The VA, which announced the disciplinary actions against VA employees in Cheyenne, Wyoming, and Fort Collins, Colorado, said in a July 29 statement that “certain supervisors in these facilities were found to have personally manipulated data, instructed their subordinates to manipulate data, and withheld accurate information from their superiors.”
OK, so why not just get rid of them? The new law makes that pretty easy. These "disciplinary actions" in Colorado and Wyoming are just recommendations. A Congressional source who is very familiar with the situation tells me this week, "Nobody at VA has actually been disciplined. Not one person. The only thing that has happened is a proposal in Wyoming, but nothing's been done yet. The President signed the bill. It is immediate. When will VA use this authority?”
The Congressional source adds that if these employees didn't know what was going on, "they were negligent. If they did know they are corrupt. At a minimum, if they fudged numbers, that is altering federal documents, which of course is not allowed. If those alterations and schemes resulted in a bonus, that is some sort of fraud. And if the manipulation caused harm of a veteran that is something more serious.”
Bottom line? When it comes to revealing what specific executives did at specific VA hospitals, and what their punishment will be, the department is still operating under a shroud of secrecy. This despite all the national media attention in recent months, the new secretary, the angry speeches by President Obama and members of Congress on both sides of the aisle, and the new law.
VA still is not saying just how they are dealing with these executives, who of course were on the front lines of the deceit that in some cases lef to veteran harm and even deaths.
The problems at VA absolutely start with the directors of the individual hospitals. That's where the rubber meets the road. And speaking of that, the executive who appears to be among the most corrupt of the bunch, Sharon Helman, the Phoenix VA director who almost comically sped away from CNN reporters in her expensive blue Mercedes Sports Coupe back in May, is still employed.
Multiple sources have told me that Helman knew all about the elaborate scheme at Phoenix VA to cover up long wait times at the hospital. Dr. Sam Foote, a physician who worked at Phoenix VA for 23 years, told me that as many as 40 veterans died at Phoenix VA waiting to see a doctor.
I've spoken to numerous additional sources who worked at Phoenix VA who say the same thing: the problem was deep and wide and Helman knew everything.
VA keeps citing due process. But if anyone should be disciplined right now in this scandal, it should be Helman, who resided over a hospital whose staff lied about wait times and where patients died waiting, and waiting, to be seen.
Rep. Jeff Miller, chair of the House Veterans Affairs Committee, continues to be frustrated by VA’s lack of accessibility. He's gotten no response from VA or VA's Office of Inspector General to letters demanding that the department disclose just who is being punished and for what.
All this of course leaves veterans with the same deep frustrations with VA that they have had for so long. There have been legitimate efforts by McDonald to address the wait times. But what about accountability? What about all these unquestionably corrupt VA executives? When are we going to see some real disciplinary action?
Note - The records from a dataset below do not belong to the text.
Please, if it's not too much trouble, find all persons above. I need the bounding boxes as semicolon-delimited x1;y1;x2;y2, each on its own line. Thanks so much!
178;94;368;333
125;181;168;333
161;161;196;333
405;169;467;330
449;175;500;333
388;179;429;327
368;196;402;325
Frankly, any director of a VA hospital who knew about these manipulations of wait times should be fired. Immediately. Anything less is unacceptable. The point of the bill passed by Congress and signed by President Obama is to cut through all that red tape and make it easier for VA to get rid of corrupt officials.
But apparently there are still piles of red tape, and probably dozens of corrupt officials, at the Department of Veterans Affairs.